> [EXERCISE]: Arrange the lines from the one containing "channels: SDO/AIA 171, 131, 304" up to and including the one containing "emerging-flux region at (99, 191)" as a Markdown table, leaving out blank lines. Use two columns: "Number" for the running count and "Text" for the line itself.

> [WORKING DATA]:
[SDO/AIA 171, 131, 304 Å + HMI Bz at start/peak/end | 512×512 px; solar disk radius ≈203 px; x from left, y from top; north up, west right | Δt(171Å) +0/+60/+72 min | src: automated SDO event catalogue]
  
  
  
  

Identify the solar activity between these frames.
* * *
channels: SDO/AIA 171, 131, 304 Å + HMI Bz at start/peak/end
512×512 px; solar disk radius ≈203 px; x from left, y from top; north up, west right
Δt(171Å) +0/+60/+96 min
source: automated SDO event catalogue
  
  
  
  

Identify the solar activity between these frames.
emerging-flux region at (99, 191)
...
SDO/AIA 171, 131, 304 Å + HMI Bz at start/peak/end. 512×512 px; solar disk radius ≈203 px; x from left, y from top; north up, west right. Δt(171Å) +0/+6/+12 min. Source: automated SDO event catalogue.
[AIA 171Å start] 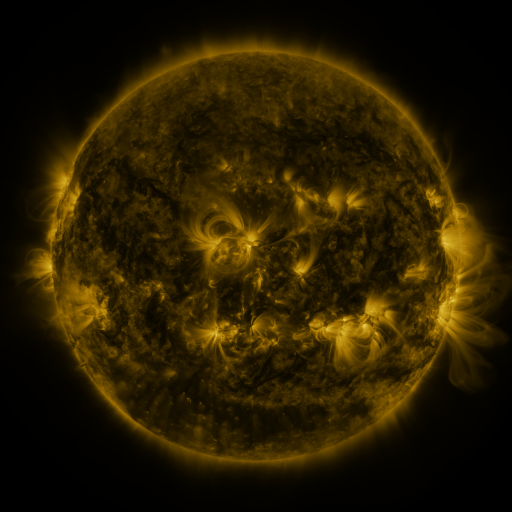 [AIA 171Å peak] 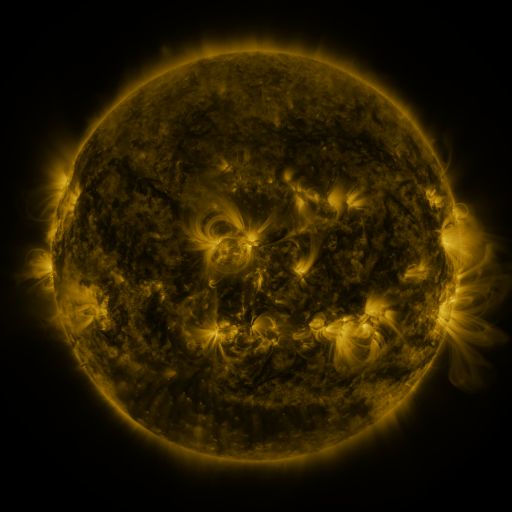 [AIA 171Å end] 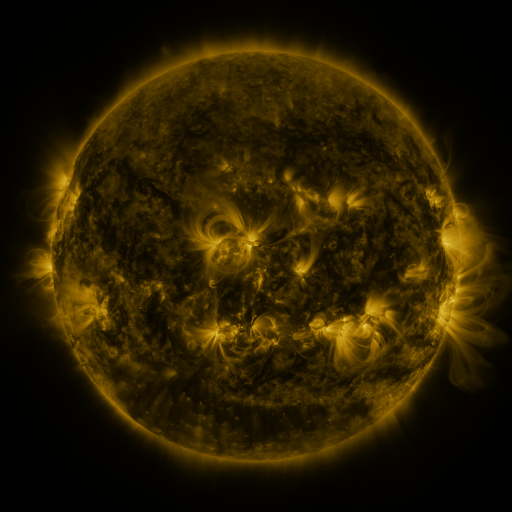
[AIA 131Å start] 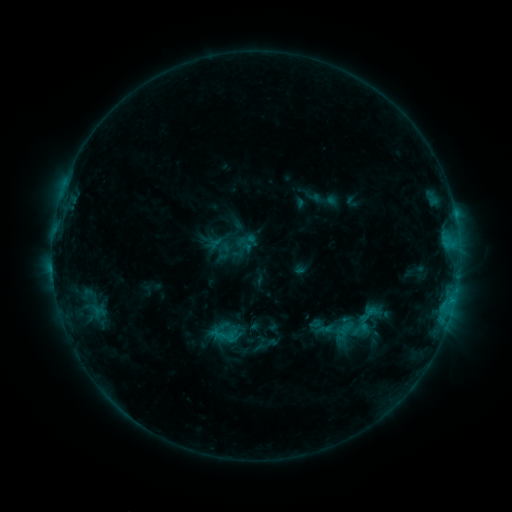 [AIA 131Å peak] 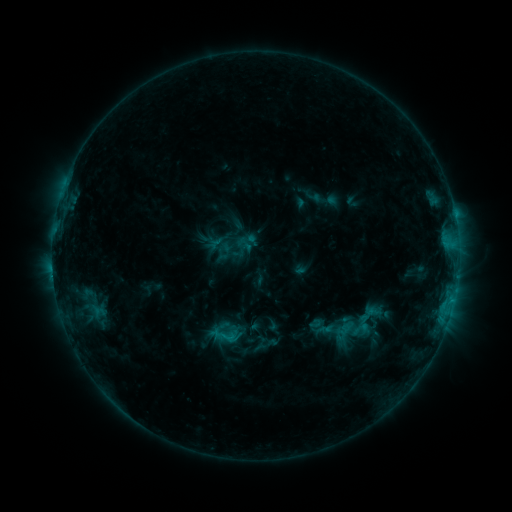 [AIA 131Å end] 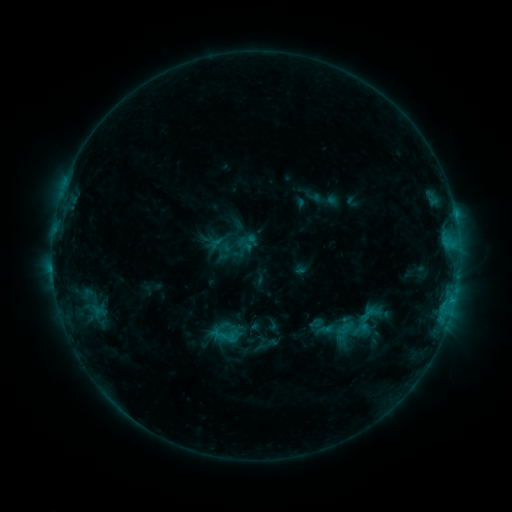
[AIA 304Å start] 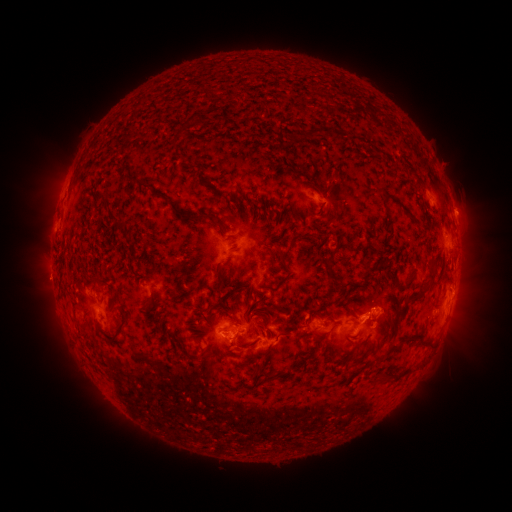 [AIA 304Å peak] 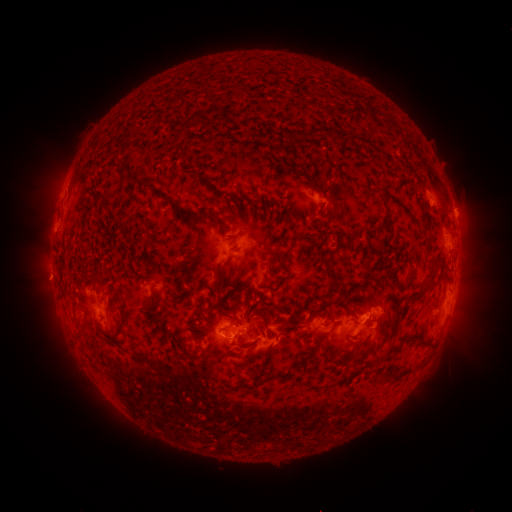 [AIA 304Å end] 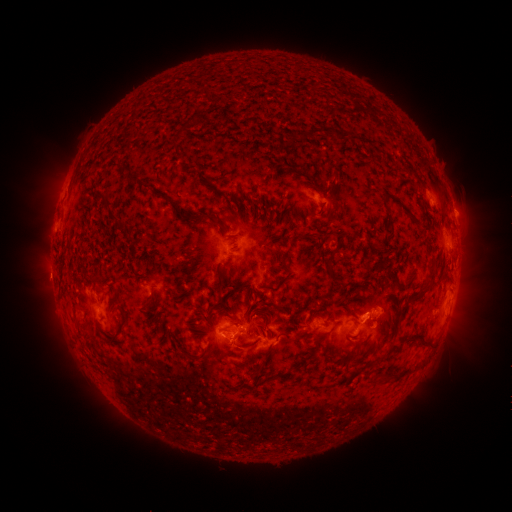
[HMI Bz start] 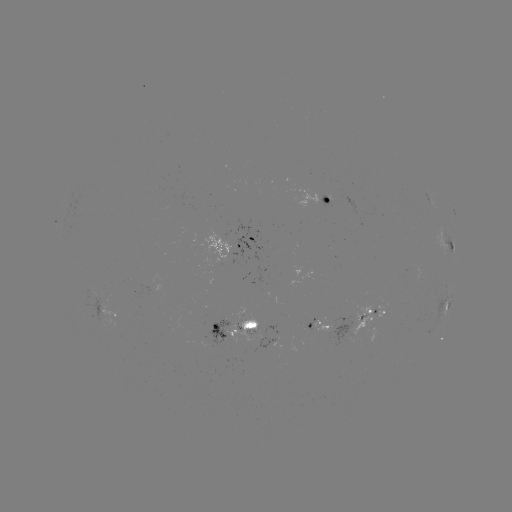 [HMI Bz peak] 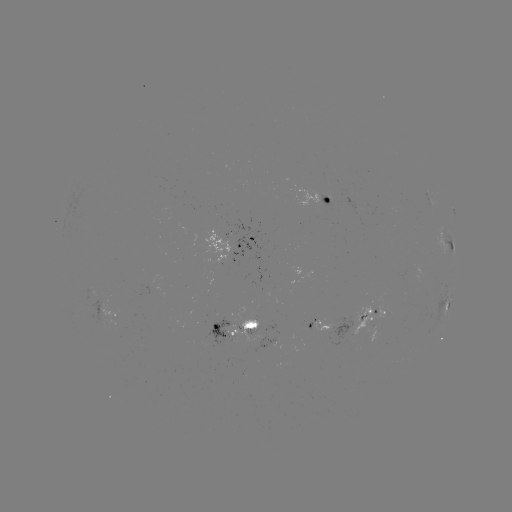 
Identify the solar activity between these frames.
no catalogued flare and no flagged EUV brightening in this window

> [WRITTEN RESPONSE]:
| Number | Text |
|---|---|
| 1 | channels: SDO/AIA 171, 131, 304 Å + HMI Bz at start/peak/end |
| 2 | 512×512 px; solar disk radius ≈203 px; x from left, y from top; north up, west right |
| 3 | Δt(171Å) +0/+60/+96 min |
| 4 | source: automated SDO event catalogue |
| 5 | Identify the solar activity between these frames. |
| 6 | emerging-flux region at (99, 191) |